=== EXTRACT TO READ ===
━━━━━━
CloudGuard

An AI-powered cloud threat detection system with a full MLOps lifecycle multi-source log ingestion, unsupervised anomaly detection, MITRE ATT&CK mapping, CVE enrichment, and a Claude-powered SOC analyst, all wired into a Kubeflow pipeline that trains, gates, and deploys to KServe automatically.

Architecture Overview

┌─────────────────────────────────────────────────────────────────────┐
│                        DATA SOURCES                                 │
│  AWS CloudTrail ──┐                                                 │
│  BETH (K8s)    ───┼──► Feature Engineering ──► Fused Log Dataset    │
│  Linux Auth     ──┘                                                 │
└──────────────────────────────┬──────────────────────────────────────┘
                               │
                               ▼
┌─────────────────────────────────────────────────────────────────────┐
│                    KUBEFLOW PIPELINE (CI/CD for ML)                 │
│                                                                     │
│  data_prep ──► train ──► evaluate ──► [quality gate: AUROC≥0.80]    │
│                                              │                      │
│                                    ┌─────────┴──────────┐           │
│                                    ▼                    ▼           │
│                               push_model          (blocked)         │
│                                    │                                │
│                                    ▼                                │
│                             deploy_kserve                           │
└──────────────────────────────┬──────────────────────────────────────┘
                               │
                               ▼
┌─────────────────────────────────────────────────────────────────────┐
│                    INFERENCE SERVICE (KServe)                       │
│                                                                     │
│  POST /predict ──► Isolation Forest ──► MITRE ATT&CK Mapping        │
│                                    └──► NVD CVE Enrichment          │
│                                    └──► Claude SOC Analyst          │
└─────────────────────────────────────────────────────────────────────┘

MLOps Pipeline Deep Dive

The pipeline is defined in pipeline/cloudguard_pipeline.py using Kubeflow Pipelines v2 SDK and compiled to a YAML artifact. Each stage runs in an isolated container with pinned dependencies.

Stage 1 -> `data_prep`

Reads the fused log CSV from S3 (fused_csv_uri)
Engineers temporal features: hour, day_of_week, is_weekend, is_offhours
Derives behavioral signals: is_rare_ip (IP seen < 3 times), action_count_1h (rolling user action count)
Label-encodes categorical fields: user, action, source_type
Fits a MinMaxScaler and serialises it alongside train/test splits as pipeline artifacts
Outputs: X_train, X_test, y_train, y_test, scaler (all as KFP Dataset/Model artifacts)

Stage 2 -> `train`

Trains an IsolationForest on the scaled training set
Hyperparameters are pipeline-level inputs (default: n_estimators=200, contamination=0.005)
Serialises the fitted model with joblib as a KFP Model artifact

Stage 3 -> `evaluate`

Scores the test set using score_samples (negated → higher = more anomalous)
━━━━━━
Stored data
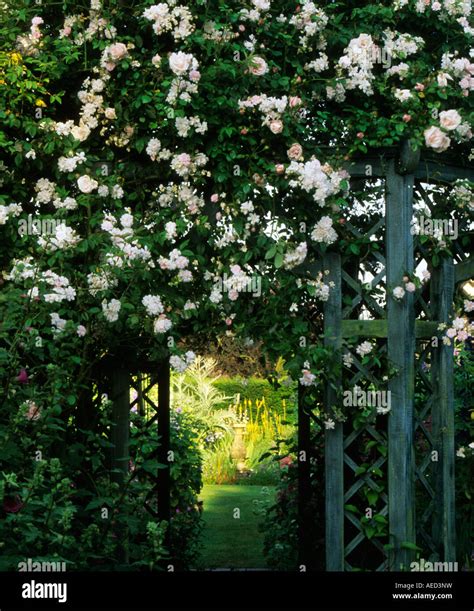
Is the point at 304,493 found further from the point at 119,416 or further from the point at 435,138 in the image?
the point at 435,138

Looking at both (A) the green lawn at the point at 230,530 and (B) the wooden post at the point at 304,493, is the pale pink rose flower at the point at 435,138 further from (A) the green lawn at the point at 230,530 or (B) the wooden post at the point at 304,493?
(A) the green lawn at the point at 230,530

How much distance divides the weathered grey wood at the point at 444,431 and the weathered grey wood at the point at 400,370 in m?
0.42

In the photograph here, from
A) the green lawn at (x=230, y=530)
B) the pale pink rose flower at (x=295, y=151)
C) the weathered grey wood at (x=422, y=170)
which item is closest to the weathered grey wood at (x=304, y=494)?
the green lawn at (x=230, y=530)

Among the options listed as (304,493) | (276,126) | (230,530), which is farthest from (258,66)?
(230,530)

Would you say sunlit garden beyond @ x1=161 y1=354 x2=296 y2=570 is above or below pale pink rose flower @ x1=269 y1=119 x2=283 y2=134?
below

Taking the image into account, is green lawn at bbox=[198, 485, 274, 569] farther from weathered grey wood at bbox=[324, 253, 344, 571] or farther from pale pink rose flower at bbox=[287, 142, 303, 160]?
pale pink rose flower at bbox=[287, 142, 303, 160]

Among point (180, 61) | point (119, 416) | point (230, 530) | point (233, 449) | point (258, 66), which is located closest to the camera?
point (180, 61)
━━━━━━
=== WHAT IS BEING ASKED ===
Write what follows in the CloudGuard description, starting after its final line.

=== REPLY TO THE EXERCISE ===
Computes AUROC and F1 at the 97.5th percentile threshold
Logs both metrics to KFP's Metrics artifact (visible in the Kubeflow UI)
Returns auroc and f1 as named tuple outputs consumed by the quality gate

Stage 4 -> Quality Gate (`dsl.Condition`)

with dsl.Condition(eval_op.outputs["auroc"] >= min_auroc, name="quality-gate"):
    push_op = push_model(...)
    deploy_kserve(...).after(push_op)

If AUROC falls below min_auroc (default 0.80), the push_model and deploy_kserve stages are skipped entirely the current production model stays live. This is the CD gate for ML.

Stage 5 -> `push_model`

Uploads iforest.pkl and scaler.pkl to S3 under a versioned prefix (s3://<bucket>/cloudguard/models/v1/)
Uses boto3 with in-cluster IAM or injected AWS credentials

Stage 6 -> `deploy_kserve`

Creates or patches a KServe InferenceService via the Kubernetes Python client (load_incluster_config)
Configures serverless deployment mode with autoscaling (minReplicas=1, maxReplicas=3)
Mounts the model PVC at /models so the FastAPI container can load artifacts at startup
Handles 409 Conflict gracefully patches the existing resource instead of failing

Inference Service

The FastAPI app (app/main.py) is the runtime serving layer.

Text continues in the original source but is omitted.